Collected data entries
☆ ☆ ☆ ☆ ☆ ☆ ☆

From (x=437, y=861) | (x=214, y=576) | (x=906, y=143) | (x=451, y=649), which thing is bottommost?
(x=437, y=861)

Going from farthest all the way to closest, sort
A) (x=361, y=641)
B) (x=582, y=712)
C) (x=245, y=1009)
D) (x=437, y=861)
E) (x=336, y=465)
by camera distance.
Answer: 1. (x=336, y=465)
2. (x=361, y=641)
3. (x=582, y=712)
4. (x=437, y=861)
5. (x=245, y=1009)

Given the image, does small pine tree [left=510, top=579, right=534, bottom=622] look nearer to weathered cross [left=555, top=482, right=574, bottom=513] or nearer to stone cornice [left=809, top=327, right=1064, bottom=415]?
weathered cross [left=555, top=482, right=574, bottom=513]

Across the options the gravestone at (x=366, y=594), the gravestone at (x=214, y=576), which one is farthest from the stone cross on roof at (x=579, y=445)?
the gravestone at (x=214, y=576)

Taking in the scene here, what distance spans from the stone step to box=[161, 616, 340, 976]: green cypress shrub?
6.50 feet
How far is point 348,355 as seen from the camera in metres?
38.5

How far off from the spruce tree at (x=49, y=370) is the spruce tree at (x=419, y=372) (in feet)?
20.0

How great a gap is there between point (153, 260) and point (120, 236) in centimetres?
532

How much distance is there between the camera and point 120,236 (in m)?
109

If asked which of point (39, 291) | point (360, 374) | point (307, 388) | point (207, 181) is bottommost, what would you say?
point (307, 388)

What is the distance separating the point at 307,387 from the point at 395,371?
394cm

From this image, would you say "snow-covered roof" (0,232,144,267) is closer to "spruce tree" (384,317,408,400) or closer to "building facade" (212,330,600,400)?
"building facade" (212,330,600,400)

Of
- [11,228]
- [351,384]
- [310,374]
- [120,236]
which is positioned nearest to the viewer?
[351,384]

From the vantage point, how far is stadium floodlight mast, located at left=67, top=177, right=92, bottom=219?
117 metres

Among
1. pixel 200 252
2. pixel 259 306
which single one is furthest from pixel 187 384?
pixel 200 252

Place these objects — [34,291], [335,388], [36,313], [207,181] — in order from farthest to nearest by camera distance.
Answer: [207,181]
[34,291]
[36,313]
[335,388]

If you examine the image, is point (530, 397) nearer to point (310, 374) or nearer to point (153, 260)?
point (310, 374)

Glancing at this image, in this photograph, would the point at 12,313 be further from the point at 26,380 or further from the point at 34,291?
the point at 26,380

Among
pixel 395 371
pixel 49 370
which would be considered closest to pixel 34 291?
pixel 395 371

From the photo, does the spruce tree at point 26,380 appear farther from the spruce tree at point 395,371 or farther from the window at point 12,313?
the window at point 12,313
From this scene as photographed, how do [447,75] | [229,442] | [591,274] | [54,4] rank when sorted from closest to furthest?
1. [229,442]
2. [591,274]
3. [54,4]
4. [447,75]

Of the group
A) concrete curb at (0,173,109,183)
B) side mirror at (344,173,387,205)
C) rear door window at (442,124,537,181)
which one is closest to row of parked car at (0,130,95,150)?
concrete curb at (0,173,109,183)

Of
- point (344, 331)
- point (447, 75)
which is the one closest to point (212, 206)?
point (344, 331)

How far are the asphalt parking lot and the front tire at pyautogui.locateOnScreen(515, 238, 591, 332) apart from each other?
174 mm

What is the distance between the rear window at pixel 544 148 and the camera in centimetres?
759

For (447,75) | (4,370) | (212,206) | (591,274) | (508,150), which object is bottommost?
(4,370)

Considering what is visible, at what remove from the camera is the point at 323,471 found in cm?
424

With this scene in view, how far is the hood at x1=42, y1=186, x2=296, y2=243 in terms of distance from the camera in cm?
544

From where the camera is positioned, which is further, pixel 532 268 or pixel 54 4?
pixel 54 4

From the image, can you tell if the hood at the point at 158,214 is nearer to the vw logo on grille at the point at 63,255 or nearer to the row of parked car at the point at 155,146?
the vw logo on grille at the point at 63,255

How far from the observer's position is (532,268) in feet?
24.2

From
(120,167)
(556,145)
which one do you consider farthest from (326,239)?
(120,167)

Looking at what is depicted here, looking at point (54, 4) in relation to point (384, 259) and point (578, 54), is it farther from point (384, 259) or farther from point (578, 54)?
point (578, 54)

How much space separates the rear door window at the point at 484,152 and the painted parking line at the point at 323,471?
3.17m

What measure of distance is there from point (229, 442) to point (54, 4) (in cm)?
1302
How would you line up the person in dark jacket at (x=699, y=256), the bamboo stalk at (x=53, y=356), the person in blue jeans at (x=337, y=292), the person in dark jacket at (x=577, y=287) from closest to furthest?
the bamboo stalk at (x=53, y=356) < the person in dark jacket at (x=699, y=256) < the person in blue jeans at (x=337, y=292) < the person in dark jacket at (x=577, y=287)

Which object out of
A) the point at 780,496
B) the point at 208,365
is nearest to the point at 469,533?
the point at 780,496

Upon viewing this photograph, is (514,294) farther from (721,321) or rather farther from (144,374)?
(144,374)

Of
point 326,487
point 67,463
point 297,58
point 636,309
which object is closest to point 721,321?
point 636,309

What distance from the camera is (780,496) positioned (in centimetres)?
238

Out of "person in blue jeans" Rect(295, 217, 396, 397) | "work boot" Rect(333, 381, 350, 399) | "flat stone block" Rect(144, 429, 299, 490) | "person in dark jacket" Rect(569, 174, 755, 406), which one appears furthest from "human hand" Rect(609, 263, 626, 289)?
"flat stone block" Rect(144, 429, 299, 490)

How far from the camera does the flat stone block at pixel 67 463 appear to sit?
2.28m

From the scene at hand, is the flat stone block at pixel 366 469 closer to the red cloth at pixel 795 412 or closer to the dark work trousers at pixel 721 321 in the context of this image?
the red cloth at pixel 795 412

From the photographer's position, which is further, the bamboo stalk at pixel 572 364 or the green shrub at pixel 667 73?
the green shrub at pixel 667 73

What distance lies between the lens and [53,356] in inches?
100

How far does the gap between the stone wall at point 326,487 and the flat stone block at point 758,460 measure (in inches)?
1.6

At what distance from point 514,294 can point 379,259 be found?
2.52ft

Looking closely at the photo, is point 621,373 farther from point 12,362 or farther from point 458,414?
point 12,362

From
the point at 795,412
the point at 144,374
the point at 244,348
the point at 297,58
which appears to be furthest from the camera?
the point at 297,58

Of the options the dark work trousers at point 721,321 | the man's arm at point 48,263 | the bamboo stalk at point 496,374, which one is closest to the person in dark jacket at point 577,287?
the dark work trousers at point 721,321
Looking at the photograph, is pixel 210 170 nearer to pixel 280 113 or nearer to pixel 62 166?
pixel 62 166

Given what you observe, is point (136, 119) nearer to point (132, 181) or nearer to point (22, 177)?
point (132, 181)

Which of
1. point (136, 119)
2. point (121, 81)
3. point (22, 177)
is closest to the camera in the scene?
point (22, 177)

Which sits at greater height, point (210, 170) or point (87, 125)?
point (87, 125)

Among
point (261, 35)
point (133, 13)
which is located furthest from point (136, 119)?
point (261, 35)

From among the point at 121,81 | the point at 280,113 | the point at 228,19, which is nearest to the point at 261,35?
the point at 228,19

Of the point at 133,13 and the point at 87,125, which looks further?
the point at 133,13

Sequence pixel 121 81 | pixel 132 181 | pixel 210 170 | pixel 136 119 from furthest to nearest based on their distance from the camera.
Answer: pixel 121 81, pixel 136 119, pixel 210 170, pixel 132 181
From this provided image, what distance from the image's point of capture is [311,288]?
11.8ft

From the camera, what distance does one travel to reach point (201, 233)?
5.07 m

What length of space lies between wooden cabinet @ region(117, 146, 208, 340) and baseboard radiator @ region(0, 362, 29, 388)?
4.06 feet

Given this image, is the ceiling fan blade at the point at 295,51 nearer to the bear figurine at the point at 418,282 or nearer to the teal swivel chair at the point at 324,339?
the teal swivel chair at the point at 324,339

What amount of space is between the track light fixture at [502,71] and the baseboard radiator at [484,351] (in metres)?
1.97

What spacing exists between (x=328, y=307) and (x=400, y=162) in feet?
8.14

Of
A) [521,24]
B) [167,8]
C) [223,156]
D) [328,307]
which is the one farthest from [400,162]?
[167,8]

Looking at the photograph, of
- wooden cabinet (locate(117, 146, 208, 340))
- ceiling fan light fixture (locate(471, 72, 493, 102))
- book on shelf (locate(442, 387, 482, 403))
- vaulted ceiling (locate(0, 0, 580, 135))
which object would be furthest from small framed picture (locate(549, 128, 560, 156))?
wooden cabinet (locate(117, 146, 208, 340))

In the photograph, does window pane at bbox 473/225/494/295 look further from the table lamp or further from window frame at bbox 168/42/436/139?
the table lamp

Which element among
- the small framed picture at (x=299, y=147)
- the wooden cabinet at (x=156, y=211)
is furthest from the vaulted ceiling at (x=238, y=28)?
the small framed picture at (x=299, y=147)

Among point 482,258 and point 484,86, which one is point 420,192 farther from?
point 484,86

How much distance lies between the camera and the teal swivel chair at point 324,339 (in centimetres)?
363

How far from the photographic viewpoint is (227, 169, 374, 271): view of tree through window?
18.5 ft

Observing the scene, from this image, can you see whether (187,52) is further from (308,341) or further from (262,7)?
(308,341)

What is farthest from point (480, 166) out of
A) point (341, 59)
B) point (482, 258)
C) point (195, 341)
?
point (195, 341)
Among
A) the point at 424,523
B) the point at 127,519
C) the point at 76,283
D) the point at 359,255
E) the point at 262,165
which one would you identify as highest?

☆ ☆ ☆ ☆ ☆ ☆ ☆

GOAL OF THE EXERCISE: Take the line in which "Given this image, is" occurs and each subsequent line through the end; give these lines again without alteration.

EXERCISE ANSWER:
Given this image, is the ceiling fan blade at the point at 295,51 nearer to the bear figurine at the point at 418,282 or nearer to the teal swivel chair at the point at 324,339?
the teal swivel chair at the point at 324,339

What amount of space is between the track light fixture at [502,71] and the baseboard radiator at [484,351] (in metres)?
1.97

What spacing exists between (x=328, y=307) and (x=400, y=162) in feet?
8.14

Of
A) [521,24]
B) [167,8]
C) [223,156]
D) [328,307]
which is the one farthest from [400,162]?
[167,8]

Looking at the photograph, of
- wooden cabinet (locate(117, 146, 208, 340))
- ceiling fan light fixture (locate(471, 72, 493, 102))
- book on shelf (locate(442, 387, 482, 403))
- vaulted ceiling (locate(0, 0, 580, 135))
which object would be furthest from small framed picture (locate(549, 128, 560, 156))?
wooden cabinet (locate(117, 146, 208, 340))

In the photograph, does window pane at bbox 473/225/494/295 look further from the table lamp or further from window frame at bbox 168/42/436/139?
the table lamp

Which element among
- the small framed picture at (x=299, y=147)
- the wooden cabinet at (x=156, y=211)
is furthest from the vaulted ceiling at (x=238, y=28)?
the small framed picture at (x=299, y=147)

Among point 482,258 and point 484,86, which one is point 420,192 farther from?
point 484,86

How much distance lies between the camera and the teal swivel chair at point 324,339 (in centimetres)?
363

How far from the photographic viewpoint is (227, 169, 374, 271): view of tree through window?
18.5 ft

Observing the scene, from this image, can you see whether (187,52) is further from (308,341) or further from (262,7)?
(308,341)

What is farthest from point (480, 166) out of
A) point (341, 59)
B) point (482, 258)
C) point (195, 341)
?
point (195, 341)
Among
A) the point at 424,523
B) the point at 127,519
C) the point at 76,283
D) the point at 359,255
E) the point at 262,165
which one would you identify as highest?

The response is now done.